[DATA SHOWN Boundary: Start]
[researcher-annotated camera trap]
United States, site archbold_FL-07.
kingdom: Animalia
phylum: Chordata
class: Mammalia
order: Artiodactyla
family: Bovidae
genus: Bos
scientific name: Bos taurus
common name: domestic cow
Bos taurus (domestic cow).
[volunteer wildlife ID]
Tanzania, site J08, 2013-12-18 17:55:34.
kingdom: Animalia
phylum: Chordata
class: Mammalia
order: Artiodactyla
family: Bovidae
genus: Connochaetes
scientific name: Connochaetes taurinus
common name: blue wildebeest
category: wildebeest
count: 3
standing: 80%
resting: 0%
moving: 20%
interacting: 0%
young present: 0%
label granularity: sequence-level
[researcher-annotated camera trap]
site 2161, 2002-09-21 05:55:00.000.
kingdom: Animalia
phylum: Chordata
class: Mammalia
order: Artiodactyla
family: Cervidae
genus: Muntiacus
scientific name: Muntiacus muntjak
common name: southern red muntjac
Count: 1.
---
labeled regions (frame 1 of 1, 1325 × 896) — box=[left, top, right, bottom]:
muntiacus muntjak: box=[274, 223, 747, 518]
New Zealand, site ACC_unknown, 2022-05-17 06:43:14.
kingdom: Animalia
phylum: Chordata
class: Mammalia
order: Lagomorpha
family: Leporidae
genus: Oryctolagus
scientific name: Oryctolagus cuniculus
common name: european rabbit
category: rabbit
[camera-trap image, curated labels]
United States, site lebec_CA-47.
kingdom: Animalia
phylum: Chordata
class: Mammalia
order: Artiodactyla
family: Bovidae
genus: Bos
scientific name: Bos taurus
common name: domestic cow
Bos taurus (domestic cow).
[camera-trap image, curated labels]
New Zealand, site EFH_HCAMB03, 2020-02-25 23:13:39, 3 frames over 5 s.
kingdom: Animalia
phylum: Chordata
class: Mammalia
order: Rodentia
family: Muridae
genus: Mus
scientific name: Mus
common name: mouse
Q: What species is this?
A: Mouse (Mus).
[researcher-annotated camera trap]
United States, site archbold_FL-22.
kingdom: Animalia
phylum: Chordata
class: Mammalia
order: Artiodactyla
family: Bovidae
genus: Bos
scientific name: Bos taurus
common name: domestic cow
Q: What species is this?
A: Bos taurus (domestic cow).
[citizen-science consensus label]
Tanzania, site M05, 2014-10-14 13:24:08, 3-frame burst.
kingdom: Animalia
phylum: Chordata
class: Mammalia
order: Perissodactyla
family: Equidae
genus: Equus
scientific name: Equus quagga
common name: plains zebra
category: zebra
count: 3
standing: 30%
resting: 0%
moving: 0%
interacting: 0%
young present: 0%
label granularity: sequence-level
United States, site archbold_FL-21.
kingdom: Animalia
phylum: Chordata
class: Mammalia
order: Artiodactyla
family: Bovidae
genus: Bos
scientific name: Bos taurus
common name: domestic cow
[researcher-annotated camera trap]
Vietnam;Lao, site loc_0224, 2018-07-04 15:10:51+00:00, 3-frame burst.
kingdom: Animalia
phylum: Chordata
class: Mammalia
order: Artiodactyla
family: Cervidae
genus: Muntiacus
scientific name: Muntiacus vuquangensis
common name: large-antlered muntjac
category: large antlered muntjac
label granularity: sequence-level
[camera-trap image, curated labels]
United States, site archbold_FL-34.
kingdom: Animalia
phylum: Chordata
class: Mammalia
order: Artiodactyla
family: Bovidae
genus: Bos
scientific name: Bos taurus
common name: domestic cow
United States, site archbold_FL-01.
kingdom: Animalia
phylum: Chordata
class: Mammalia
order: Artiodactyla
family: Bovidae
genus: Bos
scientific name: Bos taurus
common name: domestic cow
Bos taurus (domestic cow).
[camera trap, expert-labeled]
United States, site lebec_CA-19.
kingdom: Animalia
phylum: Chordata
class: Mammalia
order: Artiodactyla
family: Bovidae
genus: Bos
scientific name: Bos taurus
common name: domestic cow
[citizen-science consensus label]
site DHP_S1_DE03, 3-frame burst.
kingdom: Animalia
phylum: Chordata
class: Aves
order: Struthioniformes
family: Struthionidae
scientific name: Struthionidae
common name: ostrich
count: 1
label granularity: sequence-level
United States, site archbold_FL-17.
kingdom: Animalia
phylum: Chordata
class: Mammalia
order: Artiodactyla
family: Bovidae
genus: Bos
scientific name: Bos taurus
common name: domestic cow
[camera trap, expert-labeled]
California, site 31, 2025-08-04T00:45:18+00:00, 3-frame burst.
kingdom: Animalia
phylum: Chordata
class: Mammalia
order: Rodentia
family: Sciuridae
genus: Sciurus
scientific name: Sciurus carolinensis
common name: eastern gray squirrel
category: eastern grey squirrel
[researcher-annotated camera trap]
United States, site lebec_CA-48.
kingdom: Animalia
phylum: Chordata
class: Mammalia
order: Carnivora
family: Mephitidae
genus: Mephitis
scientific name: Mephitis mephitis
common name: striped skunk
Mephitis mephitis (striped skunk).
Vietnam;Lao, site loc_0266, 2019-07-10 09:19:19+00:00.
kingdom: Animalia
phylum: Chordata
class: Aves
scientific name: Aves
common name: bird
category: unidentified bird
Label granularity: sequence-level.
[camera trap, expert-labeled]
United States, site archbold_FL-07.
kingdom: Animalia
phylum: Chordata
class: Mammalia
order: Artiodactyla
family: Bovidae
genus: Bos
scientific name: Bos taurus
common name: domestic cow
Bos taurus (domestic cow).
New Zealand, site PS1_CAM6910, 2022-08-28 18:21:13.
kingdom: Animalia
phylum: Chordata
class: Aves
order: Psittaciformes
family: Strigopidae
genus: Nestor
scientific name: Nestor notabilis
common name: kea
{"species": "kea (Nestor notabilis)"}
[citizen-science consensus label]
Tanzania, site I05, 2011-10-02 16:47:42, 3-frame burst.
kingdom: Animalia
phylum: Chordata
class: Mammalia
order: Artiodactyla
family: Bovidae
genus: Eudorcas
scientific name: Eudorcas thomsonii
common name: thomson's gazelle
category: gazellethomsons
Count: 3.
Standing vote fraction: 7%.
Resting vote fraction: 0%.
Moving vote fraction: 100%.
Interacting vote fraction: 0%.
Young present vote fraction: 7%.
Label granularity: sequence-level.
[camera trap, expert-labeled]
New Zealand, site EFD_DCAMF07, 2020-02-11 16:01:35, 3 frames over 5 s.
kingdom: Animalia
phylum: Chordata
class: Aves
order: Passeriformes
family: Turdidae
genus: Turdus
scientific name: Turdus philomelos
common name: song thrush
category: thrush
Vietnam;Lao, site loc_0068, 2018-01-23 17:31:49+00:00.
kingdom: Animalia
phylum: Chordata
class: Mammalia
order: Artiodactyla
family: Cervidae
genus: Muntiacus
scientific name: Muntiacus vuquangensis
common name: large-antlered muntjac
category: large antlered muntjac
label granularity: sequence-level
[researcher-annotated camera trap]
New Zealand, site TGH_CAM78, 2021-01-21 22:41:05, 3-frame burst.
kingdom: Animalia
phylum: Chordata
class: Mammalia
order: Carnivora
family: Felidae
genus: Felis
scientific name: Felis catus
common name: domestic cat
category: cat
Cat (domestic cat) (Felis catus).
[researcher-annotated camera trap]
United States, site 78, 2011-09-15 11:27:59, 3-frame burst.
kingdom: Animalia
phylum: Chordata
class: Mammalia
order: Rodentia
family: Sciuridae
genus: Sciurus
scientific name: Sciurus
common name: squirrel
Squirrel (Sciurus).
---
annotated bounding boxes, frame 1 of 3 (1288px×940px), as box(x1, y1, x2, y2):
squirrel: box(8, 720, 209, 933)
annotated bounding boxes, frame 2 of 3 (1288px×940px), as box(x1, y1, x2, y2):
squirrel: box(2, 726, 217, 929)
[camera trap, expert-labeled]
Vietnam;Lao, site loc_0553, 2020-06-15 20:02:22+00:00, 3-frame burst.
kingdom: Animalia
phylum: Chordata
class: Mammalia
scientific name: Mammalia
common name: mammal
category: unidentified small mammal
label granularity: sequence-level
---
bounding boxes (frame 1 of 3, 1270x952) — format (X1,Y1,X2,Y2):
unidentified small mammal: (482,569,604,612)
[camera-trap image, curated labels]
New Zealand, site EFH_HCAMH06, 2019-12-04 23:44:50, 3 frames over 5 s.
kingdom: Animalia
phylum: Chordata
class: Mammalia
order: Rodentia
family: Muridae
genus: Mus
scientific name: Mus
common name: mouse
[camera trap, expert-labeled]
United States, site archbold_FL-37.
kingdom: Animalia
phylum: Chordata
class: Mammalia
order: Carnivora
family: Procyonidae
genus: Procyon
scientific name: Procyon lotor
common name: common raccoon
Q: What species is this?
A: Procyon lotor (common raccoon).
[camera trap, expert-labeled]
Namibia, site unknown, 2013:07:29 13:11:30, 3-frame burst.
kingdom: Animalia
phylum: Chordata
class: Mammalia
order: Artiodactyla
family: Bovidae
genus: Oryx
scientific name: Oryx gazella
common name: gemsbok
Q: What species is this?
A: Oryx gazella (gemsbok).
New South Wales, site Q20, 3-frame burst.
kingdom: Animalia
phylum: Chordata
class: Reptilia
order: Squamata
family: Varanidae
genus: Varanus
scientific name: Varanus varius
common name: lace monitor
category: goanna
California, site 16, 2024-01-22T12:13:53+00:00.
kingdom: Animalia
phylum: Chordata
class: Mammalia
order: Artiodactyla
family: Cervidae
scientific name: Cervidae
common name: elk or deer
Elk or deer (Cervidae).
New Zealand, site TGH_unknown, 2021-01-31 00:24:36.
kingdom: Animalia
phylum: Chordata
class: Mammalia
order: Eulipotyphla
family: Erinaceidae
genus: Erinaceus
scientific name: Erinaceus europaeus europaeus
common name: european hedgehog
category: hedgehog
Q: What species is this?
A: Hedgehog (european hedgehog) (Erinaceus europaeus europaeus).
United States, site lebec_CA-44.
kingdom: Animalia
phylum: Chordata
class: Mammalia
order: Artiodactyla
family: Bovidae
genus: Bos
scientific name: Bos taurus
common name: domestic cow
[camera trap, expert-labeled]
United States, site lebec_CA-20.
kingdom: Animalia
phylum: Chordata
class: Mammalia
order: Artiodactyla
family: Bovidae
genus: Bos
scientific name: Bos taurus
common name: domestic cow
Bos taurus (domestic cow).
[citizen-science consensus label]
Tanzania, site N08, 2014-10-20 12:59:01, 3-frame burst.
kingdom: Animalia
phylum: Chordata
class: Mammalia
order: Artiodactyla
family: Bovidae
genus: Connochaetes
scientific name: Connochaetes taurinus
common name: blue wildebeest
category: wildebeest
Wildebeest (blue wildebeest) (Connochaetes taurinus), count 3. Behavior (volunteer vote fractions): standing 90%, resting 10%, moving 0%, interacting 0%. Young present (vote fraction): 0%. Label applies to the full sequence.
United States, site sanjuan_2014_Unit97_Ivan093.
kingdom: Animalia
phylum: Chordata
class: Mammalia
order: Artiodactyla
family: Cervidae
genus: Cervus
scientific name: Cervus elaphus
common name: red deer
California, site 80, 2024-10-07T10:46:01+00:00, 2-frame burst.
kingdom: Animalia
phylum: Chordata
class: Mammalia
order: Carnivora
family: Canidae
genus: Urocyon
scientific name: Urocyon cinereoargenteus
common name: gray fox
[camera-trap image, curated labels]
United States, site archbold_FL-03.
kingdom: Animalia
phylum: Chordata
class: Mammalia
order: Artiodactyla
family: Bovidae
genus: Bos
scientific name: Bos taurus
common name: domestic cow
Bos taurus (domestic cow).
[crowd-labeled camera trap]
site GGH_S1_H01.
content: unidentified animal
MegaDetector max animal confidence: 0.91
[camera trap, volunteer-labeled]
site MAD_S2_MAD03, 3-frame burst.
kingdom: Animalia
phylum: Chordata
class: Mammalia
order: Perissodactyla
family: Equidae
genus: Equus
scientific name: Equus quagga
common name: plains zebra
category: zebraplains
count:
[DATA SHOWN Boundary: End]
PROBLEM TO WORK ON
Your task is to restate, word for word, only those lines above that fall between the line holding "New South Wales, site Q20, 3-frame burst." and the line holding "genus: Erinaceus", inclusive.

FINISHED TASK
New South Wales, site Q20, 3-frame burst.
kingdom: Animalia
phylum: Chordata
class: Reptilia
order: Squamata
family: Varanidae
genus: Varanus
scientific name: Varanus varius
common name: lace monitor
category: goanna
California, site 16, 2024-01-22T12:13:53+00:00.
kingdom: Animalia
phylum: Chordata
class: Mammalia
order: Artiodactyla
family: Cervidae
scientific name: Cervidae
common name: elk or deer
Elk or deer (Cervidae).
New Zealand, site TGH_unknown, 2021-01-31 00:24:36.
kingdom: Animalia
phylum: Chordata
class: Mammalia
order: Eulipotyphla
family: Erinaceidae
genus: Erinaceus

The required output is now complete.